Activity: Copy the entire listing exactly.

Records for this task:
-.-.-

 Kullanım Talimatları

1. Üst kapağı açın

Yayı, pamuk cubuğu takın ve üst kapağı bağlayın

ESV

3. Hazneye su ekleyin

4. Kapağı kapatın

-.-.-

Result:
 Kullanım Talimatları

1. Üst kapağı açın

Yayı, pamuk cubuğu takın ve üst kapağı bağlayın

ESV

3. Hazneye su ekleyin

4. Kapağı kapatın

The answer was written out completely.